[Your instructions] Set out every nonblank line of the listing below as a Markdown table, one line per row, under the headings Row and Content. Put the row number in the first column.

Begin Given data

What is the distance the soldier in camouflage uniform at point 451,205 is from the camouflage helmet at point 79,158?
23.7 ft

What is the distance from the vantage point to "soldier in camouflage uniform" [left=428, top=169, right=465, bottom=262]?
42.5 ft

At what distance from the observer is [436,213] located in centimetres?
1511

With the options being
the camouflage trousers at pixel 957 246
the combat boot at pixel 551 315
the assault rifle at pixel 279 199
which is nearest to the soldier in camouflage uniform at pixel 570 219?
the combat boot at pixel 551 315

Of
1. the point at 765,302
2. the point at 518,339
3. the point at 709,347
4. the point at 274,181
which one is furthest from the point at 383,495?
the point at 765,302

End Given data

[Solution to the exercise]
| Row | Content |
|---|---|
| 1 | What is the distance the soldier in camouflage uniform at point 451,205 is from the camouflage helmet at point 79,158? |
| 2 | 23.7 ft |
| 3 | What is the distance from the vantage point to "soldier in camouflage uniform" [left=428, top=169, right=465, bottom=262]? |
| 4 | 42.5 ft |
| 5 | At what distance from the observer is [436,213] located in centimetres? |
| 6 | 1511 |
| 7 | With the options being |
| 8 | the camouflage trousers at pixel 957 246 |
| 9 | the combat boot at pixel 551 315 |
| 10 | the assault rifle at pixel 279 199 |
| 11 | which is nearest to the soldier in camouflage uniform at pixel 570 219? |
| 12 | the combat boot at pixel 551 315 |
| 13 | Of |
| 14 | 1. the point at 765,302 |
| 15 | 2. the point at 518,339 |
| 16 | 3. the point at 709,347 |
| 17 | 4. the point at 274,181 |
| 18 | which one is furthest from the point at 383,495? |
| 19 | the point at 765,302 |